## Data excerpts
# # # # # # #
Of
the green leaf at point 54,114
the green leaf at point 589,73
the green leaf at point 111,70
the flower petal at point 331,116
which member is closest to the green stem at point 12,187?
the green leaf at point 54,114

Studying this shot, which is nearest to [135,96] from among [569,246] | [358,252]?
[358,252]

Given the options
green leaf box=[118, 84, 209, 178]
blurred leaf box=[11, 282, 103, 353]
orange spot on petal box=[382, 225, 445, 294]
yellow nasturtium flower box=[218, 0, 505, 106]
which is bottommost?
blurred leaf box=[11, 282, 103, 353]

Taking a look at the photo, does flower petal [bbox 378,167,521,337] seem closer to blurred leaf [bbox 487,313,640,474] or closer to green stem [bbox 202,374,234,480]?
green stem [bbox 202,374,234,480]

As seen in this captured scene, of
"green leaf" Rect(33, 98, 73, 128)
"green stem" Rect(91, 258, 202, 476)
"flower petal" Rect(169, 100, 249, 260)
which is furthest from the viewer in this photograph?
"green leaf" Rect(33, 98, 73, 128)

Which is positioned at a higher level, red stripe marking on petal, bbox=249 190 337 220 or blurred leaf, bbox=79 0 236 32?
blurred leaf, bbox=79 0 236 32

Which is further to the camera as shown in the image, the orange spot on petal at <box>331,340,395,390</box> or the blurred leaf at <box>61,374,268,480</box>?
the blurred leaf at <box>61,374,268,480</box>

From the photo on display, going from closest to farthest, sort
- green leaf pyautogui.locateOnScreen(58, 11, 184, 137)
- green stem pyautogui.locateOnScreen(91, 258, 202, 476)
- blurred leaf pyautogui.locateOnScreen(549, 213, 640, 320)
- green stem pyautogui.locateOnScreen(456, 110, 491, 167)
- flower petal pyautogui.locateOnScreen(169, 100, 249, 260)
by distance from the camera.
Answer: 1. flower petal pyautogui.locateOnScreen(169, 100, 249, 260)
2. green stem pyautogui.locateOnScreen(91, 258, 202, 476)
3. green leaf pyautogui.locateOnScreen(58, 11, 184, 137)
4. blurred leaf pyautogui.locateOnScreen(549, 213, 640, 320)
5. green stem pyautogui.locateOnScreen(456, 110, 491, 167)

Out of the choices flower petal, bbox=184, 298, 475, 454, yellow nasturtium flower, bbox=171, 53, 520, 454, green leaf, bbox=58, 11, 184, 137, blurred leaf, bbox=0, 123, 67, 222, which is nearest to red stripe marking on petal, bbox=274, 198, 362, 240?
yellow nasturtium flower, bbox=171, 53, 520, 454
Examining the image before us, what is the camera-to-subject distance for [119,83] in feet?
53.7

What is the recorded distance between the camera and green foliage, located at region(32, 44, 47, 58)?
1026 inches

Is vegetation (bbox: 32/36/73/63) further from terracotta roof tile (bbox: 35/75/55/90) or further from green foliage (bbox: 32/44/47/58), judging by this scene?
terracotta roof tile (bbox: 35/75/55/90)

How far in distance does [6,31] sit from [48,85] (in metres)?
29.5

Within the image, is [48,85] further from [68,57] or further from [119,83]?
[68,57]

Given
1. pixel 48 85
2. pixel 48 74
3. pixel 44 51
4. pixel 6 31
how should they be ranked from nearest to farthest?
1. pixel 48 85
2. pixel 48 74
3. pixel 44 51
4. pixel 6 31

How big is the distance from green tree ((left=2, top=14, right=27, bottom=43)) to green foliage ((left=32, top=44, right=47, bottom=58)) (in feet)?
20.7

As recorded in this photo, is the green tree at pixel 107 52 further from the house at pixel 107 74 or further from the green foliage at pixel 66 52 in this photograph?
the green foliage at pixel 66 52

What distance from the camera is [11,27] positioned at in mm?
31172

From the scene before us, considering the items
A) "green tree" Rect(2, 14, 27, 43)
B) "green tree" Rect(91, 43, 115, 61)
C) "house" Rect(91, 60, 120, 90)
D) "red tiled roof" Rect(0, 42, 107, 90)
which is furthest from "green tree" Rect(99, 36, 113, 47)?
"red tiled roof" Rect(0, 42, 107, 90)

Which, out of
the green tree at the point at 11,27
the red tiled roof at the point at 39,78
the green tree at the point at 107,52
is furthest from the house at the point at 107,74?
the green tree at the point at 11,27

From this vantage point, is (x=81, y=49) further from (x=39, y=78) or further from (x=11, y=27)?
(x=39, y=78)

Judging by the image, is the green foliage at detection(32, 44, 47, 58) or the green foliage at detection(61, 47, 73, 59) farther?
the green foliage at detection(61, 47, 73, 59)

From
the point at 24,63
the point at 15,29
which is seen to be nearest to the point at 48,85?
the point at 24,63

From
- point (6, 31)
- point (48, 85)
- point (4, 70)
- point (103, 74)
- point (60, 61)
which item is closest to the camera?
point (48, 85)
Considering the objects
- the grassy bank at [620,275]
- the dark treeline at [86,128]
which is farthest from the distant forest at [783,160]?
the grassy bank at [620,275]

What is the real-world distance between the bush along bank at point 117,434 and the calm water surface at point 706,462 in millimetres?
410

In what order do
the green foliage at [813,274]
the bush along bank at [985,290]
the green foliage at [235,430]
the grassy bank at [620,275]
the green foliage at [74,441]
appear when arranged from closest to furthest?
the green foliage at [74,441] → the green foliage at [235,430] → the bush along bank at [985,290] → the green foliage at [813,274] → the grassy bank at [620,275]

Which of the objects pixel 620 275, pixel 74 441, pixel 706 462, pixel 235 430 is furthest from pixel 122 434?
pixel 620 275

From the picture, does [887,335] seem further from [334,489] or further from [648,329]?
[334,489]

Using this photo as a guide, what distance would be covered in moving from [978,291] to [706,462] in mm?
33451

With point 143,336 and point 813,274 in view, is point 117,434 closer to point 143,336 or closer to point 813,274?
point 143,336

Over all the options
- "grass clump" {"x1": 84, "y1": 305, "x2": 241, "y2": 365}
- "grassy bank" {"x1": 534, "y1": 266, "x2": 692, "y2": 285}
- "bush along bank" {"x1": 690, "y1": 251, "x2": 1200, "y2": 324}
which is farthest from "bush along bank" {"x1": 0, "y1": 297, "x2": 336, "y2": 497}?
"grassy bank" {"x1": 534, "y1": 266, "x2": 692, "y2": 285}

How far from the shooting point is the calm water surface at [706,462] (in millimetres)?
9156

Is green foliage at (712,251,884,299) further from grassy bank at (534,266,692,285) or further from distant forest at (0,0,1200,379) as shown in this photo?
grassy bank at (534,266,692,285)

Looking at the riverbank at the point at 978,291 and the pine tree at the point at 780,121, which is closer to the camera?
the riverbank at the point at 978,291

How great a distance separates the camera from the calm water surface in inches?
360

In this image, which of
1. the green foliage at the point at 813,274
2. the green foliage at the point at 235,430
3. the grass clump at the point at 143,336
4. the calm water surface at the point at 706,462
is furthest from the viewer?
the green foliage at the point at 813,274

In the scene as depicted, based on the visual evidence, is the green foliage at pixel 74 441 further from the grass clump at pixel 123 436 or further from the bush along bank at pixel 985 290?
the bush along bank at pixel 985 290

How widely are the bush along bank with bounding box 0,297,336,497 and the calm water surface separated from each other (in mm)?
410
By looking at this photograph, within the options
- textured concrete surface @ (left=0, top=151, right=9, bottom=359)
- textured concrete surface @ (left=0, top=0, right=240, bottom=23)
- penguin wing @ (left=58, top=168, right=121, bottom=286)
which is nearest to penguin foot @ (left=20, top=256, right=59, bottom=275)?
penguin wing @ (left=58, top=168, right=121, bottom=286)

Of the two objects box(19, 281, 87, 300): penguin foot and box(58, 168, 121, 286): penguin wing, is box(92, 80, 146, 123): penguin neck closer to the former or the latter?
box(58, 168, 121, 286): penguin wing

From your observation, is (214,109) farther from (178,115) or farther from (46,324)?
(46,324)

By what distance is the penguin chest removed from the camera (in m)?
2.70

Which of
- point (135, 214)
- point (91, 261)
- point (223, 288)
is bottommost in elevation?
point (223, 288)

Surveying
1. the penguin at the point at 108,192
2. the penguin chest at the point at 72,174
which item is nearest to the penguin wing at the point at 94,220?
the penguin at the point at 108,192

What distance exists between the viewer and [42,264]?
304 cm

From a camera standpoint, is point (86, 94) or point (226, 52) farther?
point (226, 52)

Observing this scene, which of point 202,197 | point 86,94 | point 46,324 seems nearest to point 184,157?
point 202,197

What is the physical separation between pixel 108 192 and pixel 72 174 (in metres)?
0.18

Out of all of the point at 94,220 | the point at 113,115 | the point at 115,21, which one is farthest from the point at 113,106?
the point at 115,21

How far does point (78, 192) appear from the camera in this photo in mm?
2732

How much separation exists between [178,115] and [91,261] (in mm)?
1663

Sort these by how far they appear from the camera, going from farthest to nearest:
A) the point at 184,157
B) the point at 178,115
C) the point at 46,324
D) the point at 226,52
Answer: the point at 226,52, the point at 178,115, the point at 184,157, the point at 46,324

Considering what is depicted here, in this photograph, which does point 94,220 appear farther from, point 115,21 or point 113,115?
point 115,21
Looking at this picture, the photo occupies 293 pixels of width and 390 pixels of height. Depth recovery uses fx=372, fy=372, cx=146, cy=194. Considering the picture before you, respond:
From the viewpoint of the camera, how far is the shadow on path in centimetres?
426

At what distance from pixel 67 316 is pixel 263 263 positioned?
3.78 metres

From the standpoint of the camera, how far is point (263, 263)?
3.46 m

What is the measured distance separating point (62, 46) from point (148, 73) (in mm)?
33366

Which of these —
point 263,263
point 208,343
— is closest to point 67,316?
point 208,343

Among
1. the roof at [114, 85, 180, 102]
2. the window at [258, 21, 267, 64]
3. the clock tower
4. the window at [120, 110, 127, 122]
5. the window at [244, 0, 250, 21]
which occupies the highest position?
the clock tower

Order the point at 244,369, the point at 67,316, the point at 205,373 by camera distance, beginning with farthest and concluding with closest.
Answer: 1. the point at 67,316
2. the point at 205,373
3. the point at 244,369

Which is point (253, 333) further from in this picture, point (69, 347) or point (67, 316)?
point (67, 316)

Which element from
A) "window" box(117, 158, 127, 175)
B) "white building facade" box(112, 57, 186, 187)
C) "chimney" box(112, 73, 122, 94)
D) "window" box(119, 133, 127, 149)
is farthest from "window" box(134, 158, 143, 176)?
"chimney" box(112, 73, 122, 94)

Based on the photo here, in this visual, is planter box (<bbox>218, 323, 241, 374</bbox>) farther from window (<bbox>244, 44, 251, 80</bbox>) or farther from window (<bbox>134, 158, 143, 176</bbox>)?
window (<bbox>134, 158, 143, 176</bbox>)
# # # # # # #
## Instructions for the task
Rewrite the material from the line that contains "As seen in this captured scene, of" through the line that contains "5. green stem" as a Markdown table with the columns Row and Line. Number each row, leave out blank lines, and include nothing outside that range.

## Answer
| Row | Line |
|---|---|
| 1 | As seen in this captured scene, of |
| 2 | "green leaf" Rect(33, 98, 73, 128) |
| 3 | "green stem" Rect(91, 258, 202, 476) |
| 4 | "flower petal" Rect(169, 100, 249, 260) |
| 5 | which is furthest from the viewer in this photograph? |
| 6 | "green leaf" Rect(33, 98, 73, 128) |
| 7 | Which is positioned at a higher level, red stripe marking on petal, bbox=249 190 337 220 or blurred leaf, bbox=79 0 236 32? |
| 8 | blurred leaf, bbox=79 0 236 32 |
| 9 | Which is further to the camera as shown in the image, the orange spot on petal at <box>331,340,395,390</box> or the blurred leaf at <box>61,374,268,480</box>? |
| 10 | the blurred leaf at <box>61,374,268,480</box> |
| 11 | From the photo on display, going from closest to farthest, sort |
| 12 | - green leaf pyautogui.locateOnScreen(58, 11, 184, 137) |
| 13 | - green stem pyautogui.locateOnScreen(91, 258, 202, 476) |
| 14 | - blurred leaf pyautogui.locateOnScreen(549, 213, 640, 320) |
| 15 | - green stem pyautogui.locateOnScreen(456, 110, 491, 167) |
| 16 | - flower petal pyautogui.locateOnScreen(169, 100, 249, 260) |
| 17 | by distance from the camera. |
| 18 | Answer: 1. flower petal pyautogui.locateOnScreen(169, 100, 249, 260) |
| 19 | 2. green stem pyautogui.locateOnScreen(91, 258, 202, 476) |
| 20 | 3. green leaf pyautogui.locateOnScreen(58, 11, 184, 137) |
| 21 | 4. blurred leaf pyautogui.locateOnScreen(549, 213, 640, 320) |
| 22 | 5. green stem pyautogui.locateOnScreen(456, 110, 491, 167) |